A 77 ans, dénué de tout mandat politique depuis 2006, Jean-Maurice Dehousse n’en reste pas moins actif, notamment comme vice-président de l’Intercommunale de gestion immobilière liégeoise (IGIL).  » Je déteste l’ennui « , confie-t-il au milieu de son bureau débordant d’archives encartonnées. Ses enfants perpétuent aujourd’hui la tradition intellectuelle (et européenne) familiale. Franklin, son aîné, fut conseiller de Dehaene, Verhofstadt et Spitaels, professeur, spécialiste de l’Europe et siège aujourd’hui comme juge à la Cour de justice des communautés européennes. Renaud est professeur d’université et directeur du Centre d’études européennes de Sciences Po Paris. Marianne a eu une carrière internationale chez Toyota, parle couramment le chinois et travaille aujourd’hui au sein de l’European Brands Association. Roland est traducteur à l’Union européenne. Enfin, Julien, son enfant québécois, travaille dans le gardiennage.

NAGELMACKERS Un nom derrière chaque industrie liégeoise

Difficile de remonter avec exactitude jusqu’aux plus hautes branches de l’arbre généalogique des Nagelmackers. Une famille qui portait bien son nom ( » fabricants de clous « ), puisque les traces les plus anciennes, datant du VIIIe siècle, font référence à des cloutiers actifs dans le Brabant néerlandais.

Mais à Liège, ce patronyme s’imposera sur la scène du pouvoir avec Pierre (Peter) Nagelmackers qui, après une carrière de meunier, fonda en 1747 avec son fils Gérard la banque qui portera leur nom jusqu’en 2005, année de la fusion avec Delta Lloyd Bank. Au départ petite infrastructure, elle deviendra l’un des groupes bancaires les plus importants du pays aux XIX e et XXe siècle, sous la houlette de Gérard Théodore représentant de la troisième génération, qui embrassa aussi une carrière politique.

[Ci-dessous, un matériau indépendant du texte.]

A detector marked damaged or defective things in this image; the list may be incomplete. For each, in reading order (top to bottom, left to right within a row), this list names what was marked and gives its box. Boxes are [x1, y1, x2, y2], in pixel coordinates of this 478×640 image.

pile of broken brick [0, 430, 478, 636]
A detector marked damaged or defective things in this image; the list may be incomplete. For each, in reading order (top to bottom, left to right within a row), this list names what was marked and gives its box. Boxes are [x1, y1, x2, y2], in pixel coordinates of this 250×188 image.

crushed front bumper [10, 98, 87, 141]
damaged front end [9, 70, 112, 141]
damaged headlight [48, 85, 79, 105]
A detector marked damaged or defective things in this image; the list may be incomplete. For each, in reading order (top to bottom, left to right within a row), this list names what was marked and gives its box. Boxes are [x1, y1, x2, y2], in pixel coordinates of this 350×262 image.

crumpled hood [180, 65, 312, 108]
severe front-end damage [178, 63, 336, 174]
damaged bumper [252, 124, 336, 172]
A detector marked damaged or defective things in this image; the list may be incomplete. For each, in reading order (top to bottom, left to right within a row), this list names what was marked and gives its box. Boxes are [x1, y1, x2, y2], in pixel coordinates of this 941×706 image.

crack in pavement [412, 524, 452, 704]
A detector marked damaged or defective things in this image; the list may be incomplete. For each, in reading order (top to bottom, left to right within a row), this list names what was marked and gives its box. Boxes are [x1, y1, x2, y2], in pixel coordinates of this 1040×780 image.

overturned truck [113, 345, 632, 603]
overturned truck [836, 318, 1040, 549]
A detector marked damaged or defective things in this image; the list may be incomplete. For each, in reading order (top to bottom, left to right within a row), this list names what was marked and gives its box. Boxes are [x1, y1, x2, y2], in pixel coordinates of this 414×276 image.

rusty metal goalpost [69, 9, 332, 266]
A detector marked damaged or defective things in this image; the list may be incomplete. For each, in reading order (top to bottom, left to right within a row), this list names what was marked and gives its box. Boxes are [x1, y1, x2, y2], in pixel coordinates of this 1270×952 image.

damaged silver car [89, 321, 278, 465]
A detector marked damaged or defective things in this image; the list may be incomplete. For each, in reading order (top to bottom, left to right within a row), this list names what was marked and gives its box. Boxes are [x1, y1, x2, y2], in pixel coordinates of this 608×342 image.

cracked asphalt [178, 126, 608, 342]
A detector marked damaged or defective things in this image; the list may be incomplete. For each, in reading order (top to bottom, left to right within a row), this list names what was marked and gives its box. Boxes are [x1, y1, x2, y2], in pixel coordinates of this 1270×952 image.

Propriétaire du château d’Angleur, c’est également lui qui fut à l’origine – avec quelques-uns de ses industriels d’amis – du Passage Lemonnier, la plus ancienne des galeries commerçantes de Belgique qui vient de fêter son 175e anniversaire. Ses descendants, actionnaires de père en fils, ne manquèrent pas de faire fructifier l’immense fortune familiale, en investissant aussi dans de multiples projets industriels. Métallurgie, armurerie (FN), cristallerie, électricité, charbonnages… Rares sont les entreprises liégeoises d’antan à ne pas avoir compté un Nagelmackers parmi leurs actionnaires.

C’est également sous la houlette d’un membre de la famille, Ernest, que Liège organisa l’Exposition universelle de 1905. Et c’est toujours un Nagelmackers, Jules, que l’on retrouve parmi les fondateurs historiques du journal La Meuse (1856). Parmi les prénoms connus, impossible de passer à côté de celui de Georges. Arrière-arrière-petit-fils de Pierre, envoyé aux Etats-Unis par son père pour lui faire oublier l’amour qu’il portait à sa cousine, il en revint avec l’idée de créer la célèbre Compagnie internationale des wagons-lits (1872), qui donnera naissance, une dizaine d’années plus tard, au mythique Orient-Express reliant Paris à Constantinople (l’ancienne Istanbul).

Le pouvoir économique des Nagelmackers s’est progressivement étiolé après la Seconde Guerre mondiale, au fur et à mesure que les perles industrielles d’antan perdaient de leur éclat. La fin de l’indépendance historique de la banque en 2001 lors de la reprise par Delta Lloyd puis son absorption par le même groupe néerlandais quatre ans plus tard donnèrent l’ultime coup de grâce.

Ce nom de famille reste très répandu à Liège, mais ceux qui le portent n’occupent plus de place particulière sur la scène économique. Aujourd’hui, l’annuaire de la Société littéraire, ce club qui rassemble la noblesse liégeoise, ne compte plus qu’un seul Nagelmackers : Alain, CEO de Bodart & Gonay, une société qui conçoit des poêles à bois.